Protokoll der Sitzung vom 11.11.2022

Für die Gruppe Bürger für Thüringen erhält Frau Abgeordnete Dr. Bergner das Wort.

Sehr geehrte Frau Präsidentin, liebe Kollegen Abgeordnete, liebe Damen und Herren im Zuschauerraum und am Livestream, Versorgungssicherheit ist ein Grundrecht der Bürger und die erste Pflicht der Regierung. Fakt ist: Dafür brauchen wir neben

volatilen erneuerbaren Energiequellen auch grundlastfähige Quellen und Speicher. Fakt ist auch: Ein Konzept hierfür fehlt den Regierenden. Auf die Gefahr mich zu wiederholen: Man kann nicht den Ast absägen, auf dem man sitzt, bevor ein anderer, auf den man springen könnte, gewachsen ist. Die Regierung macht es aber. Deutschland als zweitgrößter Erdgasimporteur der Welt, wovon über die Hälfte aus Russland kam, kann nicht per Fingerschnipsen darauf verzichten. Selbst wenn das eine Fehlentscheidung in der Vergangenheit war, braucht es bezahlbare und ökologische Lösungen. Frackinggas aus anderen Ländern, wo wir nicht wissen, wie umwelt- und klimaverträglich gefördert wird, ist nicht die Lösung.

Diese Politik vernichtet auch den Industriestandort Deutschland und unseren Mittelstand auch in Thüringen.
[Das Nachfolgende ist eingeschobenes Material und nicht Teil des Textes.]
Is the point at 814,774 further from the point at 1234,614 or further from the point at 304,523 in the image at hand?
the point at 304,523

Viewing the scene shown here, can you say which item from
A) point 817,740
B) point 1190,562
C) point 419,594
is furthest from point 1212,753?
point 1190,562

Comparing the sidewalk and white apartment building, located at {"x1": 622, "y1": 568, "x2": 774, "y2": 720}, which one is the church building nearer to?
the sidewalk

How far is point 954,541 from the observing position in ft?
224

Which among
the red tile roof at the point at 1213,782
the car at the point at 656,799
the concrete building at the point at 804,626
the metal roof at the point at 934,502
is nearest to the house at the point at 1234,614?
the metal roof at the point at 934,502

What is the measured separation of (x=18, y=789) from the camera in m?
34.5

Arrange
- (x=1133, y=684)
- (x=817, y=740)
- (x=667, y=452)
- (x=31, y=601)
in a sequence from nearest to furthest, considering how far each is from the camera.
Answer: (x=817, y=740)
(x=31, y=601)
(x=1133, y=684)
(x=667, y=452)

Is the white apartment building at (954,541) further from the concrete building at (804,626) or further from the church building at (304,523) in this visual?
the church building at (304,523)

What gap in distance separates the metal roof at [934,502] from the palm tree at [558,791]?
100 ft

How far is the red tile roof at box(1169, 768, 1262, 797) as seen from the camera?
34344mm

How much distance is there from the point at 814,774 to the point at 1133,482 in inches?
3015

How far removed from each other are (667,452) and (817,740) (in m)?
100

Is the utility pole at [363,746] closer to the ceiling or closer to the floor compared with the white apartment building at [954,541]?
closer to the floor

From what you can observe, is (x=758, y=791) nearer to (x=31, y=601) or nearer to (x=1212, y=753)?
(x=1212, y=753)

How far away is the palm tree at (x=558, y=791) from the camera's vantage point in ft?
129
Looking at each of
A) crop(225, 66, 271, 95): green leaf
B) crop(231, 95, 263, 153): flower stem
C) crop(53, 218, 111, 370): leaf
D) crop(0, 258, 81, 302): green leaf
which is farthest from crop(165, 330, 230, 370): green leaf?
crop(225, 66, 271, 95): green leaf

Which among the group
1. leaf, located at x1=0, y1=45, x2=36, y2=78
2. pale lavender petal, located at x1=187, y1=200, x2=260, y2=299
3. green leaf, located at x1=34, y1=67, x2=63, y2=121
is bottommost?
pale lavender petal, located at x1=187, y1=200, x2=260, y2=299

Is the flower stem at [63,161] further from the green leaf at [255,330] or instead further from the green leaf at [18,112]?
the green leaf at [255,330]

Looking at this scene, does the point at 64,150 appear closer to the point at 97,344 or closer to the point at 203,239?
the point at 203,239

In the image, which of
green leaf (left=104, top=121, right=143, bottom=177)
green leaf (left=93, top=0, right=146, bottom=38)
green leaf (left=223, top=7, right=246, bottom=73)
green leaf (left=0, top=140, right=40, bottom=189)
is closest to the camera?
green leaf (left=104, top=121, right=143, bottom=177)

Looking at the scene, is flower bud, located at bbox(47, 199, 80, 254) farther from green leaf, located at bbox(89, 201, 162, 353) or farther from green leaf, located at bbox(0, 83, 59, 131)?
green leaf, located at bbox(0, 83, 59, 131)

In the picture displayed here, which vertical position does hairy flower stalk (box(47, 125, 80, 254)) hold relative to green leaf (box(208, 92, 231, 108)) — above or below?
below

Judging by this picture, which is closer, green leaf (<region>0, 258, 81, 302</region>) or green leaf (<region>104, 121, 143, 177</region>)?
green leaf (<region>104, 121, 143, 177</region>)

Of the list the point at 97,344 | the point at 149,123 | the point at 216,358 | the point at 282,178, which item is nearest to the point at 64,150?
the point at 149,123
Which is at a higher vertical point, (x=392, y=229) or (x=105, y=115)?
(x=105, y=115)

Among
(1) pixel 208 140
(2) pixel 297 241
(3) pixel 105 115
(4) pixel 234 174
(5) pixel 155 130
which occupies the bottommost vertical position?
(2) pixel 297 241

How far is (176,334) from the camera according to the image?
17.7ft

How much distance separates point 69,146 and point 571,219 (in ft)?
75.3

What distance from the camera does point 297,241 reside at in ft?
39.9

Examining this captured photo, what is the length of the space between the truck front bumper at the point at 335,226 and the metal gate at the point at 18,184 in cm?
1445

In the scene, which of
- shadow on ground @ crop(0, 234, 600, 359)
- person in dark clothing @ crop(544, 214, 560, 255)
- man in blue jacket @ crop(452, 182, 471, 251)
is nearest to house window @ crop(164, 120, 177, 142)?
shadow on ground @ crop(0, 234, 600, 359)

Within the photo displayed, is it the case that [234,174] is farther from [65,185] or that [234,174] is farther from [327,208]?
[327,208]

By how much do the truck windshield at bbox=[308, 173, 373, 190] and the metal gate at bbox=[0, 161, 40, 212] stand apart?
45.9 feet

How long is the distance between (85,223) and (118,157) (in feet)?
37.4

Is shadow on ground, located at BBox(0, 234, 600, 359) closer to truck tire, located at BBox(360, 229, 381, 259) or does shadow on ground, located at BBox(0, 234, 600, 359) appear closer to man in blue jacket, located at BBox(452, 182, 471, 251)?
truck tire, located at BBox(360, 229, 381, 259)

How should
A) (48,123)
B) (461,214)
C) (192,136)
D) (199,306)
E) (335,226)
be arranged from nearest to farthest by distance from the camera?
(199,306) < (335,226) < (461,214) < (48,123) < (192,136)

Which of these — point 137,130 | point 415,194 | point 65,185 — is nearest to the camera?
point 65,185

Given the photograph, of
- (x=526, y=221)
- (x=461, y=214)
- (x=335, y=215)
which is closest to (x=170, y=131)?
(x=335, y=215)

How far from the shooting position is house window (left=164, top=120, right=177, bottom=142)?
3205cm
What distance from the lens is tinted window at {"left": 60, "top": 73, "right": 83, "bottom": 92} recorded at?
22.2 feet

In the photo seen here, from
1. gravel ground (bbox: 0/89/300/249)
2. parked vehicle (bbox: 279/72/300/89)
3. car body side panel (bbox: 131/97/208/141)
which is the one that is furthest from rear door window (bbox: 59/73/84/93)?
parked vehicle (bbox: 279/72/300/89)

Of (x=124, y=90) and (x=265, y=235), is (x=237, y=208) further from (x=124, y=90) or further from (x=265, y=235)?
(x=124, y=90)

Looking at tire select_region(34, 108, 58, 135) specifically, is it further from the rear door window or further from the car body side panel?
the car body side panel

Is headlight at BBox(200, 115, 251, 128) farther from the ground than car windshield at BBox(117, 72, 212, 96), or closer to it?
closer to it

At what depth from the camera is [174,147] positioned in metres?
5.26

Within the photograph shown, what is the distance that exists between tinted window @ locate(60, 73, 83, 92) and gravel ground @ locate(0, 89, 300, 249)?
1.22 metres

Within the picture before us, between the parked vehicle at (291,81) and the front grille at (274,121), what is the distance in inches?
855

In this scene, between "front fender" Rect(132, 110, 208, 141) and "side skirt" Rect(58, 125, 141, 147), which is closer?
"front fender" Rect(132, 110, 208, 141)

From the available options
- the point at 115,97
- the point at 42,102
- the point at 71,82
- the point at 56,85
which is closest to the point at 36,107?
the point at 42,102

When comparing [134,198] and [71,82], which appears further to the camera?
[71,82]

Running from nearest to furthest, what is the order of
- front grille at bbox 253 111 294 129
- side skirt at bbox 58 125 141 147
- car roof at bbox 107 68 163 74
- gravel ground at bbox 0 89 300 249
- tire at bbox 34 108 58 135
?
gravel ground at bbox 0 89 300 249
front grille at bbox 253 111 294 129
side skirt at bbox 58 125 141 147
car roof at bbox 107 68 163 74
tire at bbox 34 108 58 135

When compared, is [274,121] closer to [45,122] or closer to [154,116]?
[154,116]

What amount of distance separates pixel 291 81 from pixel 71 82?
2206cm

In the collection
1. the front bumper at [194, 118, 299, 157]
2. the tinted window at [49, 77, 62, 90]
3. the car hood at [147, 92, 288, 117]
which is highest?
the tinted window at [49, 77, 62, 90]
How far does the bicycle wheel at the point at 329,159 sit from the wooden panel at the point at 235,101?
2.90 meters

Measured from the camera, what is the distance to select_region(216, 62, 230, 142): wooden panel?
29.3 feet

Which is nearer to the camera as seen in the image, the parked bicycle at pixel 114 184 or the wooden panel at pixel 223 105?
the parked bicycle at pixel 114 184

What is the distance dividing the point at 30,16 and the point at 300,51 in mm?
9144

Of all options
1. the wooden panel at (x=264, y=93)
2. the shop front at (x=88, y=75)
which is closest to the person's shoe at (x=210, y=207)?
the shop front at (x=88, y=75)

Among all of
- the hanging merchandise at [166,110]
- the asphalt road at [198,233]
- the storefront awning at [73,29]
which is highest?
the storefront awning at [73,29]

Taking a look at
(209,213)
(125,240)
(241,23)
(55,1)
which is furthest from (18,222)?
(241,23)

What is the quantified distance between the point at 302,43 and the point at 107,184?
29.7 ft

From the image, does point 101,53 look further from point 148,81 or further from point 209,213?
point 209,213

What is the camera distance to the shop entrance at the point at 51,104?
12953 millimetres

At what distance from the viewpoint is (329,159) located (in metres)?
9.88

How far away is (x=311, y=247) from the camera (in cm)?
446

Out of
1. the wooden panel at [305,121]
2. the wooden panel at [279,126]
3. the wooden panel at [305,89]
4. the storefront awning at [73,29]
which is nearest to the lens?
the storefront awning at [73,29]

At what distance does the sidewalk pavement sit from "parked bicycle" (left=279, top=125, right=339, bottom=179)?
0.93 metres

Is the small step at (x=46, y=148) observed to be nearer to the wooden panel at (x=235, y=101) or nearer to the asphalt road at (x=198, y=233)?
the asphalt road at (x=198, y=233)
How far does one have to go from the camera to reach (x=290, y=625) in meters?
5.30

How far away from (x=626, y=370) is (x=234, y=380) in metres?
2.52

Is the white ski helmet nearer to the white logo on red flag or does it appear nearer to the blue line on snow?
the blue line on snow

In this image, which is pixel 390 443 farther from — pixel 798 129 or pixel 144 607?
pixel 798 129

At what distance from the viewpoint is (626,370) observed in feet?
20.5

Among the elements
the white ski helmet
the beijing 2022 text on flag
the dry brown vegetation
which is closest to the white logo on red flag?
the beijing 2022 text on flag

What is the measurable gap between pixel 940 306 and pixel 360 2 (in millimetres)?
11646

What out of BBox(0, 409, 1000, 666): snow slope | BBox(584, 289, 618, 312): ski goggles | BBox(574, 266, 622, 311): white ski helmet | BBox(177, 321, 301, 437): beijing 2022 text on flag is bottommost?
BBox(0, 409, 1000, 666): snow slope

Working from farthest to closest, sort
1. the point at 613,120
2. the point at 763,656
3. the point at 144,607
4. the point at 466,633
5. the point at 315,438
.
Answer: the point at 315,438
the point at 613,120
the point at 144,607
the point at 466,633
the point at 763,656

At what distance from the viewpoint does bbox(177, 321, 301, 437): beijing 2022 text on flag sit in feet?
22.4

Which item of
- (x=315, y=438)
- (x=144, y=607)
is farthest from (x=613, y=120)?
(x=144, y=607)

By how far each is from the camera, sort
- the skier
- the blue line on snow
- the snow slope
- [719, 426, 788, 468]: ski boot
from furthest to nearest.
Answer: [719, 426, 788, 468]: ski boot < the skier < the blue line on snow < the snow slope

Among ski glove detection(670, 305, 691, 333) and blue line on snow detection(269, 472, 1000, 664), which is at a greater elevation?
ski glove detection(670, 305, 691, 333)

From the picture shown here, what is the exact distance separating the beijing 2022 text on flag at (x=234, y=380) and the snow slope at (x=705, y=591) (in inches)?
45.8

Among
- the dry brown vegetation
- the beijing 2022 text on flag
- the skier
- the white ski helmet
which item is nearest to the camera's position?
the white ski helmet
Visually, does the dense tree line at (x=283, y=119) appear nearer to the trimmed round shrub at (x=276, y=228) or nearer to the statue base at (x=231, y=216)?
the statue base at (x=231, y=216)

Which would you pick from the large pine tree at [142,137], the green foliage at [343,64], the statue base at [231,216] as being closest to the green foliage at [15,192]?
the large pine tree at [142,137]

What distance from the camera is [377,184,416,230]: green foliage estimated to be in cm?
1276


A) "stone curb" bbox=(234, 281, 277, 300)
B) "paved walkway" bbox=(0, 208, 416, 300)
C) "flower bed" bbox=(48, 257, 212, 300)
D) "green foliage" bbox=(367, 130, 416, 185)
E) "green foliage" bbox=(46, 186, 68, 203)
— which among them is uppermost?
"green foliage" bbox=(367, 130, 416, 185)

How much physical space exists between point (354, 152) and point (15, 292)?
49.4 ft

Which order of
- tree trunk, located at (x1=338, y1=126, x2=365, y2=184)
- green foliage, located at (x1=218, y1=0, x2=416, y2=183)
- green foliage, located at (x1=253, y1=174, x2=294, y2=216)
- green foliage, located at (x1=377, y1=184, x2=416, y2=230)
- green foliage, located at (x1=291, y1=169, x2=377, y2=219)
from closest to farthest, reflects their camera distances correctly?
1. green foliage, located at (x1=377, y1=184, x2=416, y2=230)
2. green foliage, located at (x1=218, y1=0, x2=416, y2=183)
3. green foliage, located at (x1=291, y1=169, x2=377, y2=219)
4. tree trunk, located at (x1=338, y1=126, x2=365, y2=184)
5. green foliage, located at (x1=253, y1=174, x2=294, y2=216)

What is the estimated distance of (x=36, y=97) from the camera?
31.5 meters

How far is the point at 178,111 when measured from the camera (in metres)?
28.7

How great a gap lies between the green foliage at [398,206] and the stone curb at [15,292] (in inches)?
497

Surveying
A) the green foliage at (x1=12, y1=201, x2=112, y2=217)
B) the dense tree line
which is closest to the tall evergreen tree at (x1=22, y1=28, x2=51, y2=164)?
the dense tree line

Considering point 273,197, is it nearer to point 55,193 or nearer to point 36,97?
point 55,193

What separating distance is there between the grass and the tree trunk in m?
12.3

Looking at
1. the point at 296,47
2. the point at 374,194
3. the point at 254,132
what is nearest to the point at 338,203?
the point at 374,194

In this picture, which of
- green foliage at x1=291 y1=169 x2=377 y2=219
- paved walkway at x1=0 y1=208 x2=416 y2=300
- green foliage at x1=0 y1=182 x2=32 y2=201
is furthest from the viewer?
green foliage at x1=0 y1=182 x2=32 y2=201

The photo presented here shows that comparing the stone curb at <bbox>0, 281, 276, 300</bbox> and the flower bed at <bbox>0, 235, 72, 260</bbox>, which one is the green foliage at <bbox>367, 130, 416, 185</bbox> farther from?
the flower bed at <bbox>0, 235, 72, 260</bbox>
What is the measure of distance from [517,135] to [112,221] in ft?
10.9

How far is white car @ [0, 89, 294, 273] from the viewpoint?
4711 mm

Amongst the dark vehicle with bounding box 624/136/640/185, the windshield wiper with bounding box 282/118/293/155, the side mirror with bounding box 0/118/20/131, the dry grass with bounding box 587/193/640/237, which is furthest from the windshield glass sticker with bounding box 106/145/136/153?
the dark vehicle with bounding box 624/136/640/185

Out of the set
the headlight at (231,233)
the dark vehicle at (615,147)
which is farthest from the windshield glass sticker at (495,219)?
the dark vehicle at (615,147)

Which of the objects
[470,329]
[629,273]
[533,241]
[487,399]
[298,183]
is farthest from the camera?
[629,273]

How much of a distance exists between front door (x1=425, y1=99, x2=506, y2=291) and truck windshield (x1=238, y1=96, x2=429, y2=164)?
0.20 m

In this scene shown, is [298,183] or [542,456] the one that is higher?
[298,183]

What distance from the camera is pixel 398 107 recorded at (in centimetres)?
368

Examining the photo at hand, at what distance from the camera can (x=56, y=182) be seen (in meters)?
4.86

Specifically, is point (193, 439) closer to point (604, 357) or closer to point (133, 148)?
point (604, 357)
In vielen Betrieben und Konzernen ist die Entscheidung schon gefallen: Firma schließen, Insolvenz anmelden oder Deutschland und Europa den Rücken kehren. Die Produktion läuft weiter, nur halt nicht in Deutschland. Ob dabei weniger CO2 in die Luft entweicht, was weltweit wichtig wäre, wage ich zu bezweifeln.

Die sozialen Spannungen in unserem Land wachsen. Da sind Sondervermögen nur ein kurzfristiger Tropfen auf den heißen Stein, weil die wertschöpfende Industrie als Finanzquelle stirbt und das Geld zu einem großen Teil nicht in die Hilfen, sondern in Investitionen in klimaschädliche Windkraftanlagen fließen wird. Auch hier werden wieder wissenschaftliche Erkenntnisse ignoriert, die mittlerweile auch in der Praxis verifiziert worden sind, wie zum Beispiel von Windkraftanlagen, die zur Erhöhung der Bodenaustrocknung beitragen und zur Beschleunigung des Treibhauseffekts.

(Zwischenruf Abg. Müller, BÜNDNIS 90/DIE GRÜNEN: Schauen Sie sich doch einmal ei- nen Artikel an dazu! Das ist doch wirklich Blödsinn!)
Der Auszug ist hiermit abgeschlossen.